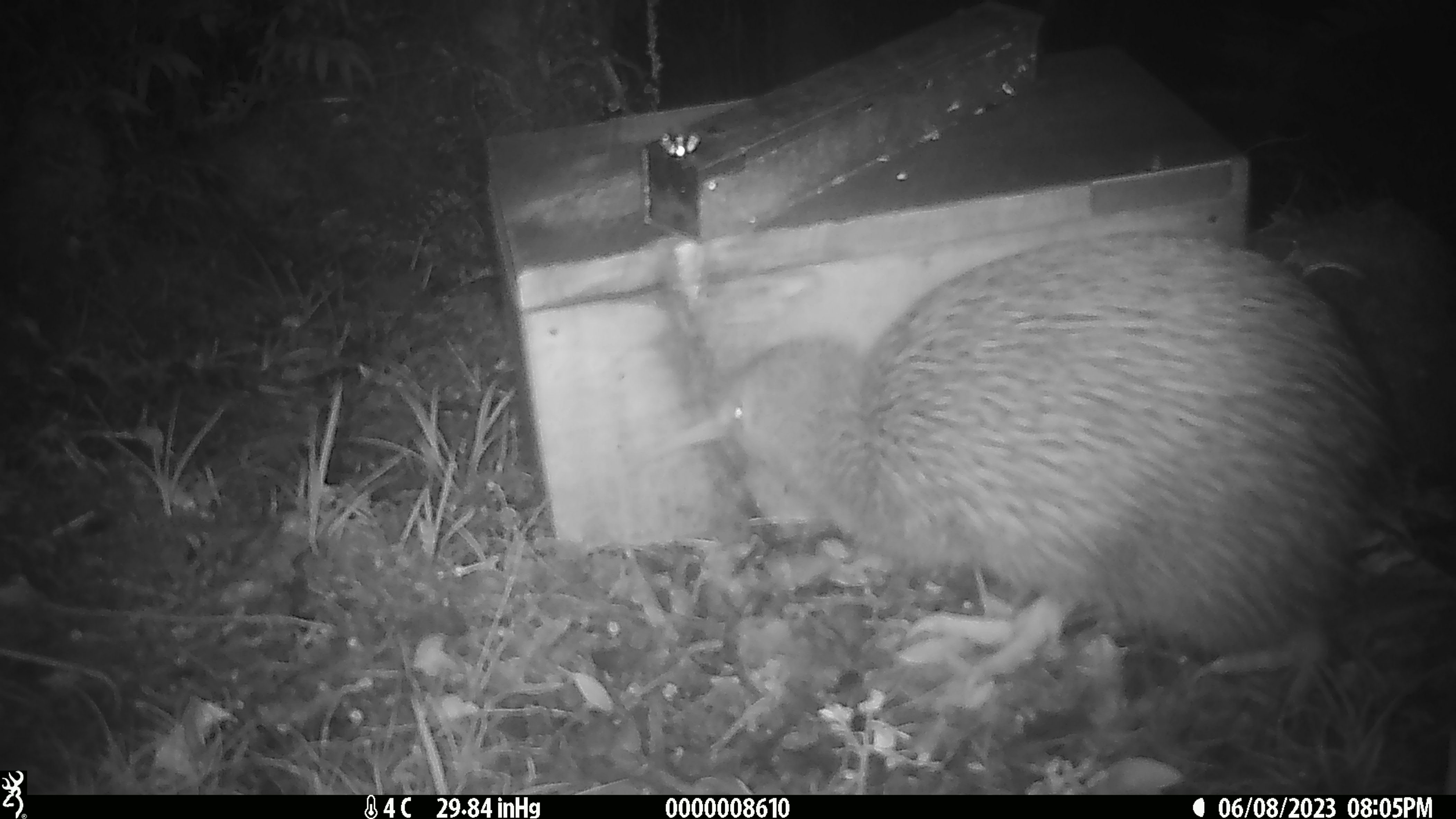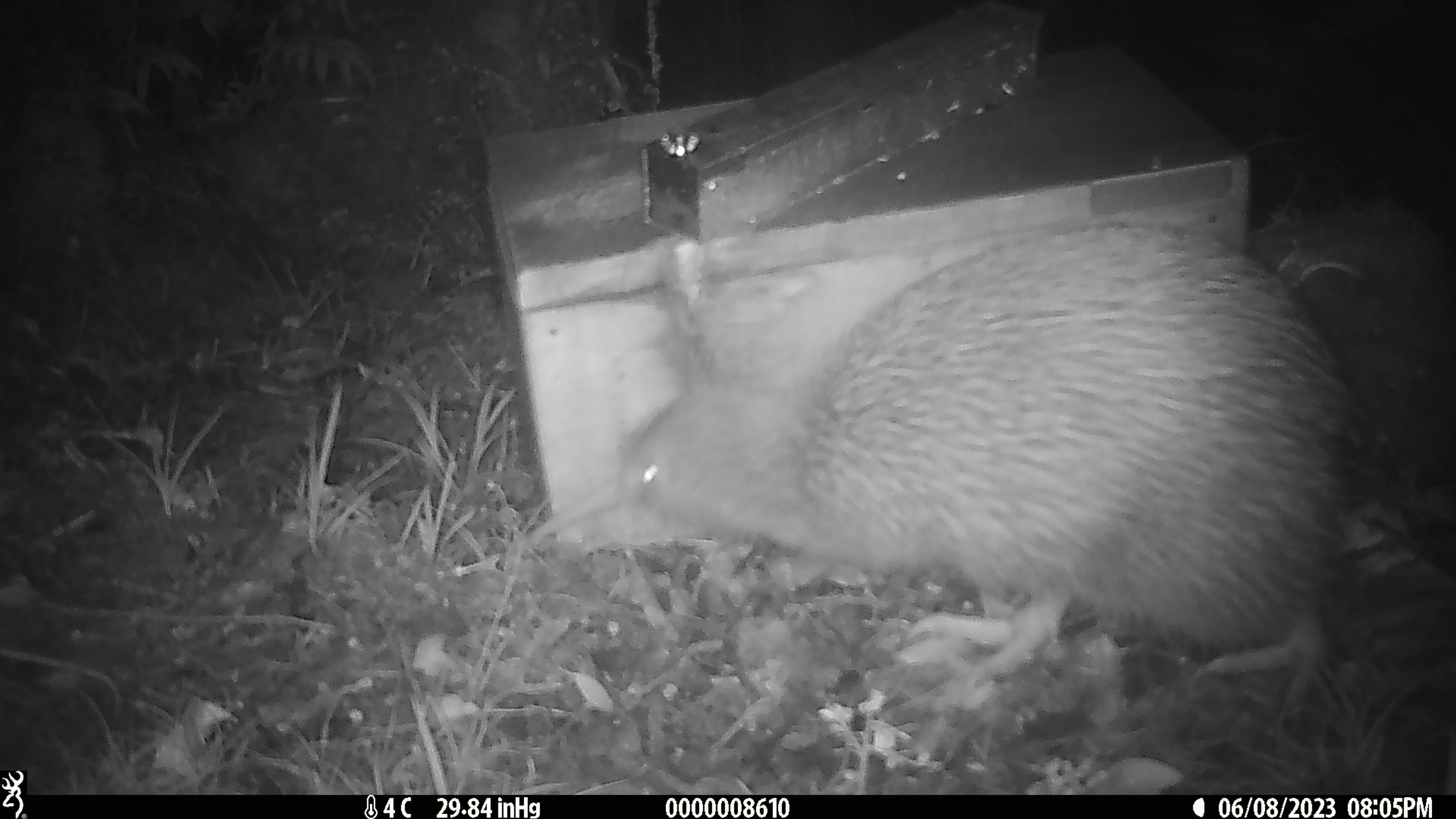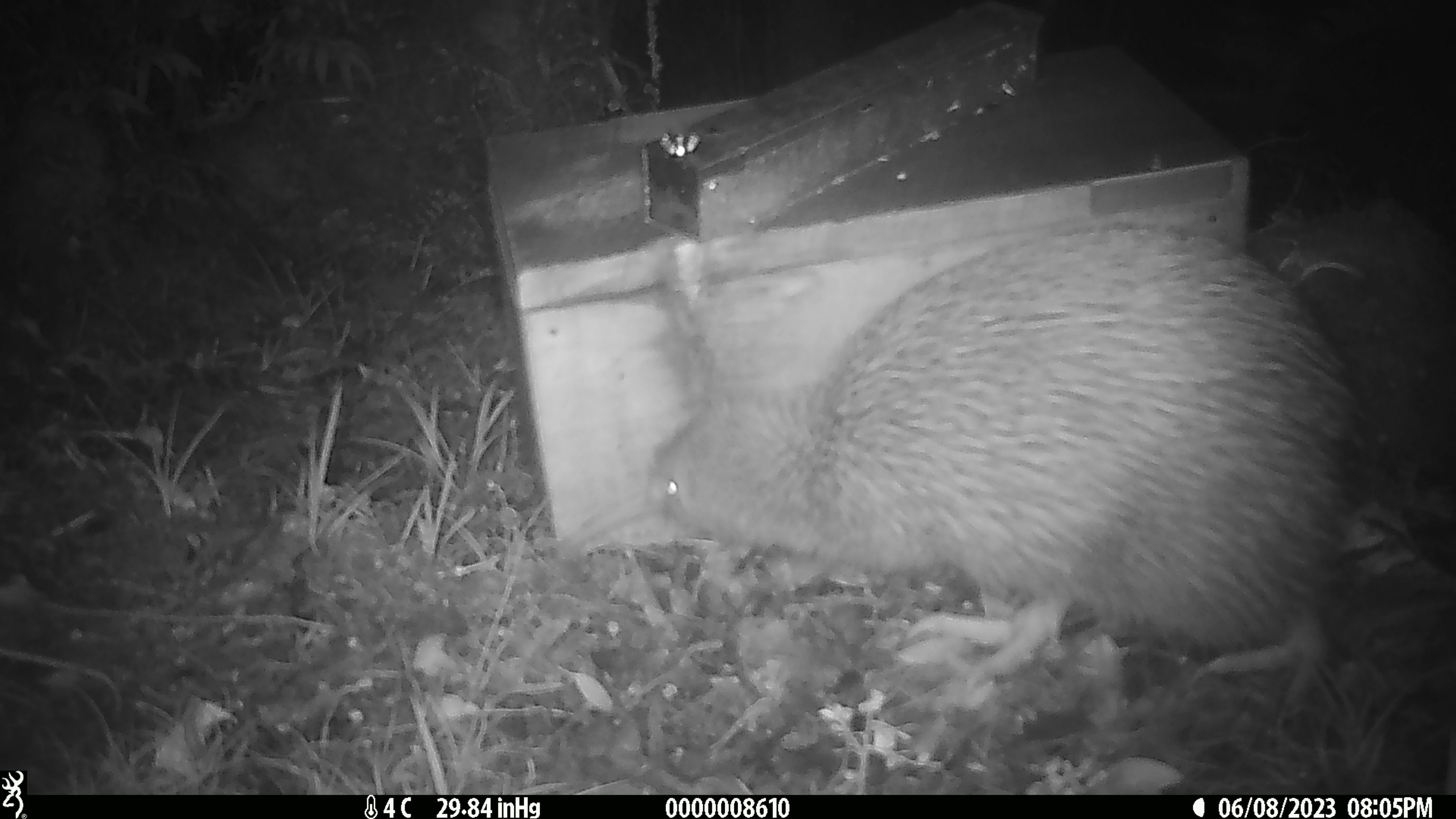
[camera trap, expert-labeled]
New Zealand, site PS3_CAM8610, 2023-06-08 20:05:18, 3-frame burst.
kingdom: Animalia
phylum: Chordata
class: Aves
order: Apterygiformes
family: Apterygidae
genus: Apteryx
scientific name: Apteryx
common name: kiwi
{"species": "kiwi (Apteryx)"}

______________________________

PROBLEM DESCRIPTION ▸
The required answer is the material repeated exactly, with no images in it.

RESULT OF THIS TASK ▸
[camera trap, expert-labeled]
New Zealand, site PS3_CAM8610, 2023-06-08 20:05:18, 3-frame burst.
kingdom: Animalia
phylum: Chordata
class: Aves
order: Apterygiformes
family: Apterygidae
genus: Apteryx
scientific name: Apteryx
common name: kiwi
{"species": "kiwi (Apteryx)"}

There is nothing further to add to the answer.